* **SELECTED TEXT**
The text of the provision in the Texas Alcoholic Beverage Code of this defense is as follows:
Sec. 106.14. ACTIONS OF EMPLOYEE.
(a) For purposes of this chapter and any other provision of this code relating to the sales, service, dispensing, or delivery of alcoholic beverages to a person who is not a member of a private club on the club premises, a minor, or an intoxicated person or the consumption of alcoholic beverages by a person who is not a member of a private club on the club premises, a minor, or an intoxicated person, the actions of an employee shall not be attributable to the employer if:
(1) the employer requires its employees to attend a commission-approved seller training program;
(2) the employee has actually attended such a training program; and
(3) the employer has not directly or indirectly encouraged the employee to violate such law.
As we can see here, the defense rests on three distinct elements, the first two regarding employee training and the third regarding whether the bar directly or indirectly encouraged an employee to break the law.
Can The Safe Harbor Defense Be Used To Protect Bars From Being Held Liable For Injuries and Death?
The short answer: Yes and No.
The long answer: As addressed by the Texas Supreme Court in Inc. v. Parker, in order to be cleared of all liability, the bar only needs to prove the first two elements of the defense which deal with having their employees trained in serving alcohol and actually attending the program; it would be up to a skilled liquor liability lawyer to prove the third element that the bar directly or indirectly encouraged their employees to break the law and serve intoxicated customers.
For example, let’s say Bar A decides to have a contest where the bartender with the highest alcohol sales wins $1,000. This would likely encourage employees to sell much more alcohol, potentially clouding their judgment as they each try to compete for the $1,000, even at the risk of serving customers who are clearly intoxicated. In this example, Bar A has essentially created an atmosphere of encouraging their employees to break the law and the safe harbor defense has now fallen apart.
Another example is non-uniform alcohol content standards in mixed drinks. When a customer orders a margarita from one bartender and it has significantly more or less alcohol then one made by another bartender, a skilled dram shop lawyer can potentially prove that the bars lack of internal control of the alcohol content of their drinks by not setting restaurant standards could prove to be an indirect encouragement of breaking the law.
Yet another example is the practice of bars setting $20-$30 card minimums which literally do nothing else other than encourage mass drinking by their customers.
As we can see, the safe harbor defense at the hands of a skilled liquor liability lawyer would quickly fall apart in more ways than most bars realize.
In the case regarding Garcia and the victim Ortiz, the safe harbor defense actually goes completely out the window as this defense, as stated, does not apply regarding the sale nor consumption of alcohol by a minor.

* **RECORD EXCERPTS**

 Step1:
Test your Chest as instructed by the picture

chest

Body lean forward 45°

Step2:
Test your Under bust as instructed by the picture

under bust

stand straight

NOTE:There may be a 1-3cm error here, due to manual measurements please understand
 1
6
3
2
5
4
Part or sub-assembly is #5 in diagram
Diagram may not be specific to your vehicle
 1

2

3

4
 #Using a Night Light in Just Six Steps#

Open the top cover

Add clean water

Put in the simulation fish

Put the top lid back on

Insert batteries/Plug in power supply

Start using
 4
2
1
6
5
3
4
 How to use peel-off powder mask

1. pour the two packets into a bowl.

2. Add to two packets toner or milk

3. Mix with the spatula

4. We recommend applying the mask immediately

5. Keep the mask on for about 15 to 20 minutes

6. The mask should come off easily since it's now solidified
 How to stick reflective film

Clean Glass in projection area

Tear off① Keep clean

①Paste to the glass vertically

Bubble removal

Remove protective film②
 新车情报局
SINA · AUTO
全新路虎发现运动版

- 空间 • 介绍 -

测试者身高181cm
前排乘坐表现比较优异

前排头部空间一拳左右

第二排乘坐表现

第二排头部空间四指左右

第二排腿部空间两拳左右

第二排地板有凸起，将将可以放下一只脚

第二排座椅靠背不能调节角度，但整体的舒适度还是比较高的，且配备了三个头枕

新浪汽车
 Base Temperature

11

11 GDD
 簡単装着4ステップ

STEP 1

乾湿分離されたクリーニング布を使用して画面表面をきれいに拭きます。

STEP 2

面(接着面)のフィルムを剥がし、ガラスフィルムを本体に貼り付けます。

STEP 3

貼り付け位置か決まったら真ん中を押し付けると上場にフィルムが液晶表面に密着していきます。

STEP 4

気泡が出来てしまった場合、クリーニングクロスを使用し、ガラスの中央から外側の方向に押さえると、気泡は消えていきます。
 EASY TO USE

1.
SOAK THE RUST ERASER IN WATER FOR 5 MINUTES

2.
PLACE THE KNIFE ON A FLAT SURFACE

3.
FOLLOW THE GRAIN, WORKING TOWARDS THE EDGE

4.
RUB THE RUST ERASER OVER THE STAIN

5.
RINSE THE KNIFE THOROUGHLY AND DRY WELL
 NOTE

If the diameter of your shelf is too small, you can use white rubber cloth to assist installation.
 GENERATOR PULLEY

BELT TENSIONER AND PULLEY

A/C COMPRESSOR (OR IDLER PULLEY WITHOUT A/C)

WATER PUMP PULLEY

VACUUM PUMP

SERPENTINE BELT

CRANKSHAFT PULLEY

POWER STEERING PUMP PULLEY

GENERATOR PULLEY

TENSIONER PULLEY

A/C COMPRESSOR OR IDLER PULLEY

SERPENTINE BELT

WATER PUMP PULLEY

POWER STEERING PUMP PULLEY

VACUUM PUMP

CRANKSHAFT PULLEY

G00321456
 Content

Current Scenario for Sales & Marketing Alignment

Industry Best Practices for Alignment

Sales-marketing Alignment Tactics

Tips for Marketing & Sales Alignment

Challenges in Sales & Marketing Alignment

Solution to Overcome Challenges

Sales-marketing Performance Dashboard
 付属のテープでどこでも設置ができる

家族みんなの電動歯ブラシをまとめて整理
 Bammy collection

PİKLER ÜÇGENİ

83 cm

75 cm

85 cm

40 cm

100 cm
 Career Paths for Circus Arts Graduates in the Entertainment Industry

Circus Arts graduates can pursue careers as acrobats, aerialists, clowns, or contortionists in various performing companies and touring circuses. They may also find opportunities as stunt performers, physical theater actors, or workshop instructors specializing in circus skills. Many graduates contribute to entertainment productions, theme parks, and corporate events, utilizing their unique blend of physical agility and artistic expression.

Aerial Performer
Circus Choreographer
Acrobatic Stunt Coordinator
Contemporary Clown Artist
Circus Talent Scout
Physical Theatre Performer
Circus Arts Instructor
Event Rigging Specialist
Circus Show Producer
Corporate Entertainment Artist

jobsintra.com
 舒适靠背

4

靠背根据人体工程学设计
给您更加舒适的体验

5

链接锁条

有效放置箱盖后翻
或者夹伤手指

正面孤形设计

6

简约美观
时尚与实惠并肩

* **PROBLEM**
Using the text on the Texas safe harbor defense, list each condition that Sec. 106.14(a) sets for an employee's actions not to be attributable to the employer.

* **SOLUTION**
1. The employer requires its employees to attend a commission-approved seller training program.
2. The employee has actually attended such a training program.
3. The employer has not directly or indirectly encouraged the employee to violate such law.